▸ What the task requires: The records follow. Filter them to the lines that hold "burst".

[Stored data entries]
════════════════
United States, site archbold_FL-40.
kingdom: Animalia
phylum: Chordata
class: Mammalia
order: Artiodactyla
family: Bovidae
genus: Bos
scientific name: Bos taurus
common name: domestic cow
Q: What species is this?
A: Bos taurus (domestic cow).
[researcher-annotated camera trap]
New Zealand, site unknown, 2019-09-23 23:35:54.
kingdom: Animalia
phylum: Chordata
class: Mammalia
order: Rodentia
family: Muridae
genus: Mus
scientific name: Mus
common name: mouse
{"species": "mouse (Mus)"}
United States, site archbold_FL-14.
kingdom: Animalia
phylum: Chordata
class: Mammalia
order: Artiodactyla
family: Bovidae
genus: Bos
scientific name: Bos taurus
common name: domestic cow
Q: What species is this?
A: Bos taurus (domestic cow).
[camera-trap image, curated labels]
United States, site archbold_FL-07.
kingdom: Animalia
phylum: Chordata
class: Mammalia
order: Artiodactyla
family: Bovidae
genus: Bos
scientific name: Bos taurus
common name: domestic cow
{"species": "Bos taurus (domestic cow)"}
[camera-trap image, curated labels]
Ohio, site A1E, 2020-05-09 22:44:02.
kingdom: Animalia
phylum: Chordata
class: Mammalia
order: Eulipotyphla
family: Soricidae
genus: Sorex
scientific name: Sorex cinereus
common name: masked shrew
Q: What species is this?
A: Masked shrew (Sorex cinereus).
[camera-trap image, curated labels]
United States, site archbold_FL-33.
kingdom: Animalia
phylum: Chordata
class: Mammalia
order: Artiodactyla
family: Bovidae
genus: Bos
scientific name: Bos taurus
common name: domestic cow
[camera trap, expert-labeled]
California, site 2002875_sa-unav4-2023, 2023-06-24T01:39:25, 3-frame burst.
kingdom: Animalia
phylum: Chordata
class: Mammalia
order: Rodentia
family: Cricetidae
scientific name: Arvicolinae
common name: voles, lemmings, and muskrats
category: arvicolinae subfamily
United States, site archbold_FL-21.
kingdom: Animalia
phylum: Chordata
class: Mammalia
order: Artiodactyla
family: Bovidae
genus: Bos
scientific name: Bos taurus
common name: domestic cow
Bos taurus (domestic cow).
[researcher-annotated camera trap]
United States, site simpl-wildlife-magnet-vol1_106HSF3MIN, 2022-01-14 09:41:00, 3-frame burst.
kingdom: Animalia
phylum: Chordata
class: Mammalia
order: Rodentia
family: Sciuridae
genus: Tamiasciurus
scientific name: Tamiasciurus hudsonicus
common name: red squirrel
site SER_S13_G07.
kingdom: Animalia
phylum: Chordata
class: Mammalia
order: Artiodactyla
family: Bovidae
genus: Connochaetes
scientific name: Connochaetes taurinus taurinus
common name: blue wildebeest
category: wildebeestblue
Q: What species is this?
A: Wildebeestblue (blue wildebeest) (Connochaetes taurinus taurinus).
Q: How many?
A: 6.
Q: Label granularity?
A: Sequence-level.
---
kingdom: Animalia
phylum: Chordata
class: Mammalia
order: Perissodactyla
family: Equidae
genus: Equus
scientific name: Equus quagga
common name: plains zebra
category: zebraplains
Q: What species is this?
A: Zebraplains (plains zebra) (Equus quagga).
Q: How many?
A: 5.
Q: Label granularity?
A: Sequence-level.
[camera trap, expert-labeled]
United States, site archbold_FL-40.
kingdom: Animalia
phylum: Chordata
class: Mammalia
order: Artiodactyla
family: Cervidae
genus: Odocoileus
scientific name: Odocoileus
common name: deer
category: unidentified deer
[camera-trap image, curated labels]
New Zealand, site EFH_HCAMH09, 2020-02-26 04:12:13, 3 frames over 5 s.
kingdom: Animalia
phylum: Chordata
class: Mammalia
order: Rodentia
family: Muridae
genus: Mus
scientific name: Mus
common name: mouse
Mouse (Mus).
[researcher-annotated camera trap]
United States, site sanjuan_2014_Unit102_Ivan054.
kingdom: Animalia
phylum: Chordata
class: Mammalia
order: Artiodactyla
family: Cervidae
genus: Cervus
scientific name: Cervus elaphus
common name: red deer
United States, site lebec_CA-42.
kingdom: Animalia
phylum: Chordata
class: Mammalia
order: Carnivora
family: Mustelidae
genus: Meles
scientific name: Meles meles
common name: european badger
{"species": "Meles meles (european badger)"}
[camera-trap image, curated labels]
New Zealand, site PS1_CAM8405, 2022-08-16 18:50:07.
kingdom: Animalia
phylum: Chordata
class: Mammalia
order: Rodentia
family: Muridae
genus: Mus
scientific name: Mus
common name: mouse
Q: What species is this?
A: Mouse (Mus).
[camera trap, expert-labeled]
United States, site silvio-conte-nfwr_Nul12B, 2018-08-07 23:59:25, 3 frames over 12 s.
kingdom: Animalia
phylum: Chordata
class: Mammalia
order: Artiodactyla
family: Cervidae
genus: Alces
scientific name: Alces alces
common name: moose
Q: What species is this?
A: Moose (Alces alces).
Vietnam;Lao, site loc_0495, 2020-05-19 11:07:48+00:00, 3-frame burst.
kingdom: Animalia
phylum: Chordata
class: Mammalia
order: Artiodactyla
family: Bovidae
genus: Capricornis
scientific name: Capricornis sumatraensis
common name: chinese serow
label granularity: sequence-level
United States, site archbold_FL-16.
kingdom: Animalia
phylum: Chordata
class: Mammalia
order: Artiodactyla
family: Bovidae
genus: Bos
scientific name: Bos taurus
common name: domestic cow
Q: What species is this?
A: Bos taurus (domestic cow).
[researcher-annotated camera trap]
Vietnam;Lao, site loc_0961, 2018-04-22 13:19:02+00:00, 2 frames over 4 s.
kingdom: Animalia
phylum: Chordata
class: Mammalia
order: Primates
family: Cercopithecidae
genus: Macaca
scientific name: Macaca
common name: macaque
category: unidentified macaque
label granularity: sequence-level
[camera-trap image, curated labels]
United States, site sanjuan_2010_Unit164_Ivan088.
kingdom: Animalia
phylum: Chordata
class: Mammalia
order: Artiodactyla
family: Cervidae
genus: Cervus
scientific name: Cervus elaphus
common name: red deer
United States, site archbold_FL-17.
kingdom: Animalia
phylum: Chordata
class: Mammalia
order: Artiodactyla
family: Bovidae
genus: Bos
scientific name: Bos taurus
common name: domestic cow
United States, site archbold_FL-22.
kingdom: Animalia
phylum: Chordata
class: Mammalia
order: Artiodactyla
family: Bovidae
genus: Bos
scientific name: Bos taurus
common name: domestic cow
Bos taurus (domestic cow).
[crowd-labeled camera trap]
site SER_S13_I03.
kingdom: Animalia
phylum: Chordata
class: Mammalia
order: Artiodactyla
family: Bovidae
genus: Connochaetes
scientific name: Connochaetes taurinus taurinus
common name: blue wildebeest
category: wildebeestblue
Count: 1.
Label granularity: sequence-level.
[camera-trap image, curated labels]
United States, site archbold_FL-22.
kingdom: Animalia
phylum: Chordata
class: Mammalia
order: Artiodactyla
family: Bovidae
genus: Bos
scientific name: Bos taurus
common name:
════════════════
▸ Written answer:
California, site 2002875_sa-unav4-2023, 2023-06-24T01:39:25, 3-frame burst.
United States, site simpl-wildlife-magnet-vol1_106HSF3MIN, 2022-01-14 09:41:00, 3-frame burst.
Vietnam;Lao, site loc_0495, 2020-05-19 11:07:48+00:00, 3-frame burst.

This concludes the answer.